User:Rahul/GSOCApplication

From Apertium
Jump to navigation Jump to search


Introduction[edit]

Name: Rahul Agarwal
Email: rahul.agarwal.90@gmail.com, rahul_agarwal@students.iiit.ac.in
Phone: +91-9963145450
IRC : rahul1@freenode

Why is it you are interested in machine translation?[edit]

I am very much fascinated by the difference in properties of the languages syntactically and semantically. I wasn't much excited about machine translation until 2 years ago when I had to choose a field for my major, I talked to a whole lot of people from different areas, finally I found my interest in Machine Translation. Some languages are very much complicated than others because some languages are very flexible. I have also worked on project related to machine translation at my research lab. Also machine translation tool is very helpful for the people having language problem, this is also a way to give something back to the society.


Why is it that you are interested in the Apertium project?[edit]

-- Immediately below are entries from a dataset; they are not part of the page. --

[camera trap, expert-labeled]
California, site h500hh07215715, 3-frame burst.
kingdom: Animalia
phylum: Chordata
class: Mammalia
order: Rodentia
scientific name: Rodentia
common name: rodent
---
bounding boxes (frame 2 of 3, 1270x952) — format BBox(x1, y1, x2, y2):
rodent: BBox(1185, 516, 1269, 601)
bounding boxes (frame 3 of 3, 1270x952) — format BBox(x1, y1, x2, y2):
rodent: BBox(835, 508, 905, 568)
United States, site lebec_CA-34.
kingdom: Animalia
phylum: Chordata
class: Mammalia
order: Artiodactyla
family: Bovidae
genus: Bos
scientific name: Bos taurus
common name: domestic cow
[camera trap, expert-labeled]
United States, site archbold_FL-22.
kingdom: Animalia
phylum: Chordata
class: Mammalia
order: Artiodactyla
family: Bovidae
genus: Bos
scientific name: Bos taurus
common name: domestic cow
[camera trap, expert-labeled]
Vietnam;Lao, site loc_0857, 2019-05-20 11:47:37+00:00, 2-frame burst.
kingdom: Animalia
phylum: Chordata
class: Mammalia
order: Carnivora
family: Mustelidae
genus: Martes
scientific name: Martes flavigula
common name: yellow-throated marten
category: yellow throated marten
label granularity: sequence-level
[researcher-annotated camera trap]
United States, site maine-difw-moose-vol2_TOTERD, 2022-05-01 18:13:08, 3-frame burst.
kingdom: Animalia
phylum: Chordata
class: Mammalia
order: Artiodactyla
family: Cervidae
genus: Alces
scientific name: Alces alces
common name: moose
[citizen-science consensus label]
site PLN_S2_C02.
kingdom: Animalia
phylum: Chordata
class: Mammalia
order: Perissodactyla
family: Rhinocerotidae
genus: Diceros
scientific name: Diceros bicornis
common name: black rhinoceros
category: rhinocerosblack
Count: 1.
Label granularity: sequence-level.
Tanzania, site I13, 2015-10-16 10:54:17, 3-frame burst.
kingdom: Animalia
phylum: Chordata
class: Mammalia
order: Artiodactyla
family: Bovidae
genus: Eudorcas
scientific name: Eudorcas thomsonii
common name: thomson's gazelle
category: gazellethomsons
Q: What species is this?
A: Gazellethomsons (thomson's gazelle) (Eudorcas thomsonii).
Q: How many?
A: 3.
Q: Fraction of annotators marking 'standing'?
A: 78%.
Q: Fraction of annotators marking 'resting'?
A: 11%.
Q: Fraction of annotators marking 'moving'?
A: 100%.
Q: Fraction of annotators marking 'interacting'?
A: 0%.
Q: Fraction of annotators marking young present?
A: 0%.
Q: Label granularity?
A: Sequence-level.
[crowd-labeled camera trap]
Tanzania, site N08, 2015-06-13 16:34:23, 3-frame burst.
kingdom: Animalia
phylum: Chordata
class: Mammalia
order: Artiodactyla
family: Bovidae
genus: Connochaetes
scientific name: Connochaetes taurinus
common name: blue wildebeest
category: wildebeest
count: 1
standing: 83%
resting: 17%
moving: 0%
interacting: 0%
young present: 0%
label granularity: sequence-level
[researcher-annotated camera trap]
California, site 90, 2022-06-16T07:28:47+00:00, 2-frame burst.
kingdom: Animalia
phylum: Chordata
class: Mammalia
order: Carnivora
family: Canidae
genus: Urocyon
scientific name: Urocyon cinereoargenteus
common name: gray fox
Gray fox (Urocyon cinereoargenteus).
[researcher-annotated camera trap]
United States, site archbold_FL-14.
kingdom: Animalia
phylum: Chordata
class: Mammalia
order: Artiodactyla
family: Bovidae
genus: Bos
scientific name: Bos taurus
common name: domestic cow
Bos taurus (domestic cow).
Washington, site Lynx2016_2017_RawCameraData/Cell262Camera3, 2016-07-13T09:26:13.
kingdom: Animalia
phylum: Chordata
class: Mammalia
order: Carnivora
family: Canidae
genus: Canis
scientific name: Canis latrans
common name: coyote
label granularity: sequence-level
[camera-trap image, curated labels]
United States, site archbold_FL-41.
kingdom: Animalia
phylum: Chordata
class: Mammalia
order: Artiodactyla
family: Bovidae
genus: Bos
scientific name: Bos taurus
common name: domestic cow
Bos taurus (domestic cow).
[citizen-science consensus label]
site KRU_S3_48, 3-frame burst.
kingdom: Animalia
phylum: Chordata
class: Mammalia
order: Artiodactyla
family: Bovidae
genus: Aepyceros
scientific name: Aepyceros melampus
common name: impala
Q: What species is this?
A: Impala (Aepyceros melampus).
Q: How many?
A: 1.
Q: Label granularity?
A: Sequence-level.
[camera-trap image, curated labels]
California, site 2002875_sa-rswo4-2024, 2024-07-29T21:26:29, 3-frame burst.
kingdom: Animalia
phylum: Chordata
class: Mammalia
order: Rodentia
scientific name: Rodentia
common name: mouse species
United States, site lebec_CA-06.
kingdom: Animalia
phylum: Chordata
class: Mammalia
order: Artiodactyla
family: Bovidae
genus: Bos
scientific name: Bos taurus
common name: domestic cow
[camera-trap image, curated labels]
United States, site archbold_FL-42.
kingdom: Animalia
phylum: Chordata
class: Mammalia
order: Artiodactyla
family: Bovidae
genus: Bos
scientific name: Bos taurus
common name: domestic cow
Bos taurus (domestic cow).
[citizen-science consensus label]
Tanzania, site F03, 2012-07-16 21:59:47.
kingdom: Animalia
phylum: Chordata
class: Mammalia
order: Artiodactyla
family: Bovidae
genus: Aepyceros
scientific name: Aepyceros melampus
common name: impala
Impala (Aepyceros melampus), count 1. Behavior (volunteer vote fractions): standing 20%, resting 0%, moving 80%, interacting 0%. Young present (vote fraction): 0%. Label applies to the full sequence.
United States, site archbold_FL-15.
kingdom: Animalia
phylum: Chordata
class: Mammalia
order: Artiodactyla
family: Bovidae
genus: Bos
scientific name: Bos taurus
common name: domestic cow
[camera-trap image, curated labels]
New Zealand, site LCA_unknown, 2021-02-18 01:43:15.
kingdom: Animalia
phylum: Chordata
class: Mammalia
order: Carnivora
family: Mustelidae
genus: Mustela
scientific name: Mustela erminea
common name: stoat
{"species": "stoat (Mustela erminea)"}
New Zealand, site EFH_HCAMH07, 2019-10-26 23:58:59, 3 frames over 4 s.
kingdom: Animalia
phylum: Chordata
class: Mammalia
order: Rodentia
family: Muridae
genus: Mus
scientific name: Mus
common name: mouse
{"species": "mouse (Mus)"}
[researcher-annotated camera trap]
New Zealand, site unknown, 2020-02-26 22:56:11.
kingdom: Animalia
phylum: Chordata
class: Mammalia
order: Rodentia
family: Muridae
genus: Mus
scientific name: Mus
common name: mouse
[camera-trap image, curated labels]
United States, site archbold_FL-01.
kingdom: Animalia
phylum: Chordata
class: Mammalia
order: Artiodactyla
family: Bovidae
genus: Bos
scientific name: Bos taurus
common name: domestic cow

I find Apertium as a perfect platform to work on Machine Translation problems, as it provides with wide variety challenges to solve which occur during machine translation for example lexical transfer and reordering. Also When I talked to people already working on Apertium for a long time, I found them to be very knowledgeable and helpful, so it would a great opportunity for me to work with them and learn something in this area.


Which of the published tasks are you interested in? What do you plan to do?[edit]

Title[edit]

Tree-Based reordering

Abstract[edit]

There are dependency parsers based on constraint grammar for a few languages which Apertium would like to treat (e.g. the Sámi languages and Faroese), it might be a nice idea to be able to do re-ordering before transfer (or during transfer) based on the dependency tree (this would not do lexical transfer, concordance or anything else, just LU reordering).

Reasons why Google and Apertium should sponsor?[edit]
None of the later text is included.